[TO THE EDITOR 07 THE " SPECTATOR.'1
SIR,—The account given in the Spectator of June 15th by your correspondent, "Rio. 0. A.," of Miss X.'s dream of the butler with homicidal tendencies induces me to trouble you with a small incident of the same kind which happened many years ago to myself. In a cottage near our old home in the Midlands there lived a morose, cracky labourer of whom even his long-suffering sister would sometimes confess, " I won't say but what George is a bit awk'ard by times." I used to go to their cottage, and had no fear whatever of the man. But one night I dreamt that I went to a lane more than half-a-mile away to gather violets, which always appeared there sooner than anywhere else in the neighbourhood. The day, it seemed to me, was perfect in its quiet sunshine, and I began gathering my violets happily. Almost at once George 0— climbed over the hedge at my back, attacked me with a pickaxe, and there In the lane he killed me, and so made an end of my dream. It was very vivid, and on waking I told it to my sister, in whose room I was then sleeping. I promptly forgot all about it, and as the morning went on it occurred to me to wonder whether the violets were already out in the Deepings Lane.
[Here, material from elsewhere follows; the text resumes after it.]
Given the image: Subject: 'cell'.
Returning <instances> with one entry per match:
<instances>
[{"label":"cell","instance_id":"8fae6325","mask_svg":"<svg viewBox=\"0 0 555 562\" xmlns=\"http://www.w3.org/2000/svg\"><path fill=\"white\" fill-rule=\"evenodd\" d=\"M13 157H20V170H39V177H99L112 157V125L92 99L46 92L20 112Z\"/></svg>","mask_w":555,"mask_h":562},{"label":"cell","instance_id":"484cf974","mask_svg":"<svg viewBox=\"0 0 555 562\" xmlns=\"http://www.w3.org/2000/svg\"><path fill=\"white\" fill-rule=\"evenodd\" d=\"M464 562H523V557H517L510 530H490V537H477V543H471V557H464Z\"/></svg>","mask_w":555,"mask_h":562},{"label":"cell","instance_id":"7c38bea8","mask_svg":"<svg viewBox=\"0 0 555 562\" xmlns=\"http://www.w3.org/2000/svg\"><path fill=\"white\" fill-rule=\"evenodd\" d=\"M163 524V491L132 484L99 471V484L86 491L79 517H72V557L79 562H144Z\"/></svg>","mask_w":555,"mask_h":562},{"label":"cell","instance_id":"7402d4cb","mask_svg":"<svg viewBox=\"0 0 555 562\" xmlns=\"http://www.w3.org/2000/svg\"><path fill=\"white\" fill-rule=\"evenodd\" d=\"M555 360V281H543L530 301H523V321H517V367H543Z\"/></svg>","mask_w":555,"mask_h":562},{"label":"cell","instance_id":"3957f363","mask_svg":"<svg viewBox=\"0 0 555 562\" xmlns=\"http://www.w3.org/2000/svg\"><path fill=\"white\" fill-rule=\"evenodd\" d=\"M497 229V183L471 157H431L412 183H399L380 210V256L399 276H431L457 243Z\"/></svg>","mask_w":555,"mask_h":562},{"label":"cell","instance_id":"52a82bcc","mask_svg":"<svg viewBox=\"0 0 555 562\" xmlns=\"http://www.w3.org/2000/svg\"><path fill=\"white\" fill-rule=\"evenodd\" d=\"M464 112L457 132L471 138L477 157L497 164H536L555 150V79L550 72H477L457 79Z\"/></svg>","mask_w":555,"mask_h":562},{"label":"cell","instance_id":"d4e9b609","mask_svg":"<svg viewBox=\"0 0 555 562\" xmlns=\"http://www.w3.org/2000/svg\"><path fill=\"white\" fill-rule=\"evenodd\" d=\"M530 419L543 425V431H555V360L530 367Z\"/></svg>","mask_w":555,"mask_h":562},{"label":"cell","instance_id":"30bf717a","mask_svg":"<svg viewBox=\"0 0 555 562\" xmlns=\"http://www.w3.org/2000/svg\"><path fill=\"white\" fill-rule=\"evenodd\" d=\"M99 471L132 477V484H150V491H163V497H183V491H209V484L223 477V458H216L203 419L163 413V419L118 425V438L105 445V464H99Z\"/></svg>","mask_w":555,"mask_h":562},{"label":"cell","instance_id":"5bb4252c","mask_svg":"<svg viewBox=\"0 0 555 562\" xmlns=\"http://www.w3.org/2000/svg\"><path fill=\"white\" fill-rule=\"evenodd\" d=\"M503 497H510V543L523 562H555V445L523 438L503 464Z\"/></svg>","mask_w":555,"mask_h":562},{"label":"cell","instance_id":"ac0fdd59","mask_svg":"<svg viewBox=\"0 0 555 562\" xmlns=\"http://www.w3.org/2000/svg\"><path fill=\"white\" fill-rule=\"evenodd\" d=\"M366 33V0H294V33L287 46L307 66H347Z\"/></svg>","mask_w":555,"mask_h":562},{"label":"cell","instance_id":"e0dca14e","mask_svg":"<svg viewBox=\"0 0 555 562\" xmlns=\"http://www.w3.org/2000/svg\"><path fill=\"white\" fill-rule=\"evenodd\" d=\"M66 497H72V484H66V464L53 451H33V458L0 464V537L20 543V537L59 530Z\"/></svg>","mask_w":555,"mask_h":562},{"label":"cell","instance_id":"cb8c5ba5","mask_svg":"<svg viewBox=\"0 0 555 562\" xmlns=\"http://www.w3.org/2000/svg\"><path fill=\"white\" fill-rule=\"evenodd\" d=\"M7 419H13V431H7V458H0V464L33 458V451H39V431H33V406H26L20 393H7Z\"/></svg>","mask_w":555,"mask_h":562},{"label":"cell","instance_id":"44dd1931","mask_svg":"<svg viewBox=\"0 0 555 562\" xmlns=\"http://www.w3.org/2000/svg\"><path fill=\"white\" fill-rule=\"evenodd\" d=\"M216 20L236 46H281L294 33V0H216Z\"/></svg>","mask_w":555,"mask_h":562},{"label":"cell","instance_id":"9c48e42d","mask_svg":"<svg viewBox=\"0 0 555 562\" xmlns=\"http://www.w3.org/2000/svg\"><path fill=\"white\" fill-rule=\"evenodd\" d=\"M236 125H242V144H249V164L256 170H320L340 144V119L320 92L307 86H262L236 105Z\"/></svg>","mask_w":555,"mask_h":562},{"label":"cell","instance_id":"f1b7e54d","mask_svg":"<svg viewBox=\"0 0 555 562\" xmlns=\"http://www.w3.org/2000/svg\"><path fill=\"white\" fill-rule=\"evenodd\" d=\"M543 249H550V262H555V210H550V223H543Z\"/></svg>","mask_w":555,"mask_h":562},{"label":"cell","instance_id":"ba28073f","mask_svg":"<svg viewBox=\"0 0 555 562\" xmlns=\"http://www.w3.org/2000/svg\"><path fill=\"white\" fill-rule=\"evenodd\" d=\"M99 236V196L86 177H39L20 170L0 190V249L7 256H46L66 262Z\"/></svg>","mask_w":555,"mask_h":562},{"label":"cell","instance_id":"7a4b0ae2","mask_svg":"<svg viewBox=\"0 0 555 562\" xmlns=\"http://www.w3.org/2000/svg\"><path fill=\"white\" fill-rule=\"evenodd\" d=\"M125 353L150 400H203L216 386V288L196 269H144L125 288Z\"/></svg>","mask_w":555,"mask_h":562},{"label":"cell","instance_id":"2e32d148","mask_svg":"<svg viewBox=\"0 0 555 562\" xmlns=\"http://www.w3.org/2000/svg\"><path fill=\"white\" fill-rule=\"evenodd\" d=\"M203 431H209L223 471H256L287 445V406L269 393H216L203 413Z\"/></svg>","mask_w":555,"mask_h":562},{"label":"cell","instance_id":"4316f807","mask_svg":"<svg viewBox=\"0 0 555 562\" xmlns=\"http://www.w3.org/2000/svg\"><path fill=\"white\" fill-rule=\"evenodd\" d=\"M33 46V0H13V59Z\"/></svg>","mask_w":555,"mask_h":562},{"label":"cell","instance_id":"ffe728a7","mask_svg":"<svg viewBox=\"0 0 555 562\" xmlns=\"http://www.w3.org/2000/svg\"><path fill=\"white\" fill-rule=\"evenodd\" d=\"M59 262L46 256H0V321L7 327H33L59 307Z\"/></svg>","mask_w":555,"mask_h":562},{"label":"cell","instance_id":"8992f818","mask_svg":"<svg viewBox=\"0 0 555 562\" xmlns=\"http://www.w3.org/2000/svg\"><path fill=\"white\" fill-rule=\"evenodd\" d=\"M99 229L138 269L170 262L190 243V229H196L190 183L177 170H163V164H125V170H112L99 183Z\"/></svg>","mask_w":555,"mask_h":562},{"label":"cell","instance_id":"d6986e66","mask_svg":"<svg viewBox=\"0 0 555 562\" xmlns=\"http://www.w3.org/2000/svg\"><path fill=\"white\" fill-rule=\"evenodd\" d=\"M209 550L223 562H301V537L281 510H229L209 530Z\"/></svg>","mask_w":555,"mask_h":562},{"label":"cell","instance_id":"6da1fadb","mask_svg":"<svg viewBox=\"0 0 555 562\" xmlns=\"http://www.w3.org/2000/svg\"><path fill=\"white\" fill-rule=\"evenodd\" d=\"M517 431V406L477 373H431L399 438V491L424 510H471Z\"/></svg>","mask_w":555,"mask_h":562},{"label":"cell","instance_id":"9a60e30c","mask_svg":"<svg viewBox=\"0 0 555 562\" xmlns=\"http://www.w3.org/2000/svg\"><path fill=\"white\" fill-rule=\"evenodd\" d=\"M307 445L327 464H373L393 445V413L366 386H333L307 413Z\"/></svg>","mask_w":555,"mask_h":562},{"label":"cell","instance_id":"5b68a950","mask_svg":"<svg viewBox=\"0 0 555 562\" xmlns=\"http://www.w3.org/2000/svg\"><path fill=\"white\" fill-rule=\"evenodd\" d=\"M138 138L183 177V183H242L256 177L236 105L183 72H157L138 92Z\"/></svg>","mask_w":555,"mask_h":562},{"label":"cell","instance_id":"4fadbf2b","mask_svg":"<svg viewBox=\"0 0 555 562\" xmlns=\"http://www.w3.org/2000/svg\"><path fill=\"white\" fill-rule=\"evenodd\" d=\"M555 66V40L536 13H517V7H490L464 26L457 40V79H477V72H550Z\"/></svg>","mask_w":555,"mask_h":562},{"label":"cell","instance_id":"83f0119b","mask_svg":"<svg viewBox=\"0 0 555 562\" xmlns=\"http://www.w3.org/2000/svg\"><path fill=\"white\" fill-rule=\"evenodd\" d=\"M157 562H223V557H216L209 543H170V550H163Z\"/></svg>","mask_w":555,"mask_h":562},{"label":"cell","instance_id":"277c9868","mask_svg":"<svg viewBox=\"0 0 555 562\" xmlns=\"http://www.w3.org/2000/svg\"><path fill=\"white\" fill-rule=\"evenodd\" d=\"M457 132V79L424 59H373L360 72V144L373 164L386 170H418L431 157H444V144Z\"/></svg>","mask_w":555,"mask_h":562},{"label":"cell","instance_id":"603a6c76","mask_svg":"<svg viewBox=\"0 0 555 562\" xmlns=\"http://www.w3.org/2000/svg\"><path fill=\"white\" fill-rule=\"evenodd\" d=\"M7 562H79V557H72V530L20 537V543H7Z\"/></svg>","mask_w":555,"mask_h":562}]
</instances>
Off I set alone, and when I came in sight of the trees which shaded the entrance to the narrow lane, there I saw a man at work grubbing up gorse roots with a pickaxe. He was just on the side of the hedge where George C— had in my dream climbed over, and a few more steps showed me it was George himself, whom I had never known to work in that direction. The dream flashed into my memory. I stood still; and then, as soon as shaky knees permitted, I walked home again, and left the question of the violets unsolved. The story is trifling and inconclusive; and I only tell it because of the rarity of first..
hand testimony.—I am, Sir, &c., E. II.